Thanksgiving doesn’t look like this.
Norman Rockwell specialized in bucolic images of mid-century American like Freedom From Want. From, the ruddy white faces of guys named “Tim” or “Jim” to the grandfather ready to carve the turkey to the white lace table cloth. It’s more American, more Thanksgiving than any image of the Mayflower or Pilgrims or Native Americans dying of smallpox.
But, Thanksgiving in 2016 really doesn’t look like that anymore. Today, there would be at least half a dozen iPhones sitting on the table. Awkward political debate would threaten to overtake the conversation before the Turkey even comes out. The pearly whiteness of it all merits a whole separate post.

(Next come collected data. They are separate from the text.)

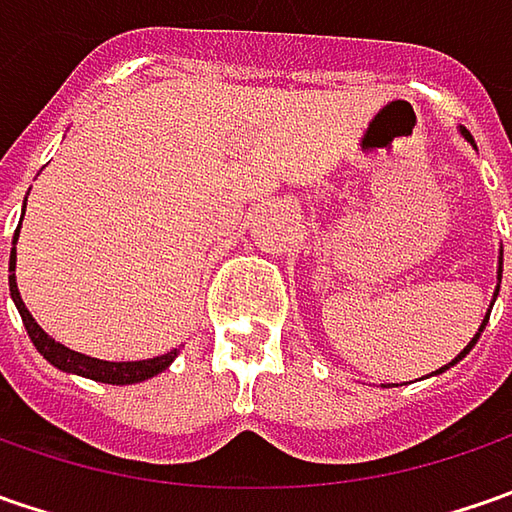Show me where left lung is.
Masks as SVG:
<instances>
[{"label": "left lung", "mask_w": 512, "mask_h": 512, "mask_svg": "<svg viewBox=\"0 0 512 512\" xmlns=\"http://www.w3.org/2000/svg\"><path fill=\"white\" fill-rule=\"evenodd\" d=\"M462 133H464V139H467V142H473V136H470V130H464V128H462ZM496 296H499V290H496ZM487 319H490V316H484V322H482V327H479V333H476V336H473V342L467 344V347H464L462 353H459V356H456V359H453V362H450V364L462 362L464 356H467V353H470V350H473V344L479 342V336H482V330H484V325H487ZM450 364H444L442 370H436V373H444V370H447V367H450Z\"/></svg>", "instance_id": "8db88e82"}]
</instances>
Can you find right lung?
<instances>
[{
    "mask_svg": "<svg viewBox=\"0 0 512 512\" xmlns=\"http://www.w3.org/2000/svg\"><path fill=\"white\" fill-rule=\"evenodd\" d=\"M16 236H19V227L13 233V245H16ZM16 247H10V299L16 302V310L25 322V330H28L30 342L33 347L48 359L53 367L65 370V373H76V376H88L93 382H105V384H136L145 382L150 376L162 373L173 359H176V350H170L165 356H156V359H145V362H102V359H90L85 353H76V350H68L65 344H59L56 339H50L48 333L42 327L33 322V316L28 313V307L19 296V287H16Z\"/></svg>",
    "mask_w": 512,
    "mask_h": 512,
    "instance_id": "obj_1",
    "label": "right lung"
}]
</instances>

Rockwell based Freedom From Want on his own family Thanksgiving in 1942. All the rosy, smiling faces around the dining table represent portraits of the artist’s own friends and family. But, the world outside Rockwell’s Vermont feast was hardly cheery — World War II and the Great Depression tend to have a dampening effect on holiday festivities.
Earlier that year, President Franklin D. Roosevelt set out the “Four Freedoms” in his State of the Union Address. Freedom of Speech, Freedom of Worship, Freedom from Want, and Freedom from Fear. And, because he didn’t have twitter, FDR enlisted Norman Rockwell to provide accompanying illustrations. The idyllic scene pretty much qualifies as allied propaganda. Indeed, Roosevelt’s PR strategy, and much of Rockwell’s work during this period, aims to champion American liberty and capitalism against fascism.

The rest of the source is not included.